Closing out by the end of summer in 1992, amendments passed in the Senate, and on October 1, 1992, the FREEDOM Support Act of 1992 entered the Senate floor and passed. A few days later, on October 3. 1992, the bill entered the House of Representatives floor and was passed. President George H.W. Bush would go on to sign Public Law No. 102 – 511 on October 24.

The main points addressed in the FREEDOM Support Act include; bilateral economic assistance, business development, democracy corps, nonproliferation programs, space trade, and agriculture trade.

Title I: Requires the State Department coordinator to assist former Soviet states, excluding the Baltics states.

Title II: Amends U.S. assistance on human rights conditions, democracy violations, and peaceful conflict resolutions.

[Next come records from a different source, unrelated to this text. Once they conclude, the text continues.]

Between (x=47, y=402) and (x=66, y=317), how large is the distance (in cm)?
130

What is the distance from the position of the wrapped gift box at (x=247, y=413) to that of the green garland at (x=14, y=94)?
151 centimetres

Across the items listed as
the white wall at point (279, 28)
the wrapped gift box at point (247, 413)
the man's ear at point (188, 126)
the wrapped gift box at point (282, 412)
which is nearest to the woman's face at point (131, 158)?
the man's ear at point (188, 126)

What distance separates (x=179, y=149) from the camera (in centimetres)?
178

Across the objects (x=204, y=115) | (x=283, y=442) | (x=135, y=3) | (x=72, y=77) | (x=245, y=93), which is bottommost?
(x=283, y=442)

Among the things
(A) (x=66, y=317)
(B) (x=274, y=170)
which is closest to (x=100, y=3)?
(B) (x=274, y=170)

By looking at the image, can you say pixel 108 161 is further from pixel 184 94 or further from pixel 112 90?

Title III: Creates more support to fuel U.S. economic interests in the new states by export promotion through the American Business Centers, designed to operate in the developing markets of Russia and the newly independent states to stimulate economic growth and create jobs in the United States.

Title IV: Authorizes the creation of the Democracy Corps to assist developing democratic governments through technical assistance and prohibits campaign funding.

Title V: Amends nonproliferation and discernment programs to ensure peaceful scientific collaboration between the U.S. and the new states.

Title VI: Speed the process of newly independent states working with one another on space collaboration.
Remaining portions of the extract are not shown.